# Measuring calories burned in a day



## IronSlingah (Dec 19, 2003)

Is there anyway to calculate how much calories a person burns in a day while not working out? 
Im trying to perfect my diet but i have no idea how much calories im actually burining outside the gym. Last time i checked i was 6ft 198@15% BF is it safe to assume i burn over 2500 calories a day as a student? 
I want to loose about 500 calories a day to preserve as much LBM i can while i get down to 8% BF so its important for me to know how much calories i can take in and still have a 500cal deficit.


----------



## donescobar2000 (Dec 19, 2003)

Check out the Polar Watches.


----------



## BabsieGirl (Dec 19, 2003)

There is a mathmatical way....Give me a couple secs.


----------



## BabsieGirl (Dec 19, 2003)

Okay.  For women:  Add a zero to your weight and then add your weight. Using the formula, your expected resting calories needs would be 2,100 a day.

The number of calories you burn each day varies depending on body weight, body composition, metabolism and activity level.


----------



## BabsieGirl (Dec 19, 2003)

For men: Add a zero to your weight and then add twice your weight. For women: Add a zero to your weight and then add your weight. Using the formula, your expected resting calories needs would be 2,100 a day.


----------



## BabsieGirl (Dec 19, 2003)

for women who have desk jobs and work out.

you probably burn one-half again your resting needs. 

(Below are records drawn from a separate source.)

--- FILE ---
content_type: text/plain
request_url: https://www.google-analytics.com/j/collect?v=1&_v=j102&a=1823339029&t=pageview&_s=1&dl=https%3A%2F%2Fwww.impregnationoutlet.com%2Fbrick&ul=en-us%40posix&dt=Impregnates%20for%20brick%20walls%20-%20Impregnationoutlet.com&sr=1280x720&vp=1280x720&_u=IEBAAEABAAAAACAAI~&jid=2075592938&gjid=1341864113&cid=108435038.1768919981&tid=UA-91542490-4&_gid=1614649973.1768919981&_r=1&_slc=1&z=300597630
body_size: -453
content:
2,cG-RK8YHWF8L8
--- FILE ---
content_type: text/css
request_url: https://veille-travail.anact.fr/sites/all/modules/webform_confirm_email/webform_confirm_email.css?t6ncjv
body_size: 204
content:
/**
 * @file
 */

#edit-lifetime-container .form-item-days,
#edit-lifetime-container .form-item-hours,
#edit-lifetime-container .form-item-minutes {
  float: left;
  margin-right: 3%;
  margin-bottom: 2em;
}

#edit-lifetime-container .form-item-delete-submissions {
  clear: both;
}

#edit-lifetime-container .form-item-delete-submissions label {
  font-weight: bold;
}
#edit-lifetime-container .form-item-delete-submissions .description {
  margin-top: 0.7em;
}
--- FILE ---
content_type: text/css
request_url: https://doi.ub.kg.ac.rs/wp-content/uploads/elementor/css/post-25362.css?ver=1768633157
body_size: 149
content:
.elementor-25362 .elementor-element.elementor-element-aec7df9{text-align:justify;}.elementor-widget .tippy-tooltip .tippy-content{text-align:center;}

You'll be interested to know that, according to the National Research Council, the average woman (5'4", medium frame, not too thin, not too fat) who does not exercise needs 1,600-2,400 calories a day to maintain body weight. The average man requires 2,300-3000 calories a day to do the same.


----------



## BabsieGirl (Dec 19, 2003)

If a stable eating pattern doesn't do the trick for you, the next step is to cut your calories slightly and increase your activity level slightly. Start by subtracting 250 calories from your normal eating pattern -- eating one less egg and dropping two slices of bread would do it -- and adding 250 calories worth of activity -- two and one-half miles of jogging or walking. These two easily tolerated changes will result in a fat loss of about one pound each week. In the long run, I believe you'll discover that eating regular, planned meals will give you more control over your body fat than counting calories


----------



## BabsieGirl (Dec 19, 2003)

This is all I have time for....if this doesn't answer your question...I'm sorry.


----------



## atherjen (Dec 19, 2003)

great info Babs!


----------



## hardasnails1973 (Dec 19, 2003)

www.fitday.com plug ad jug ...


----------



## IronSlingah (Dec 20, 2003)

Yeah thanks Babs u went the extra mile that formula was really usefull.


----------



## BabsieGirl (Dec 22, 2003)

Thanks you guys!

Merry Christmas


----------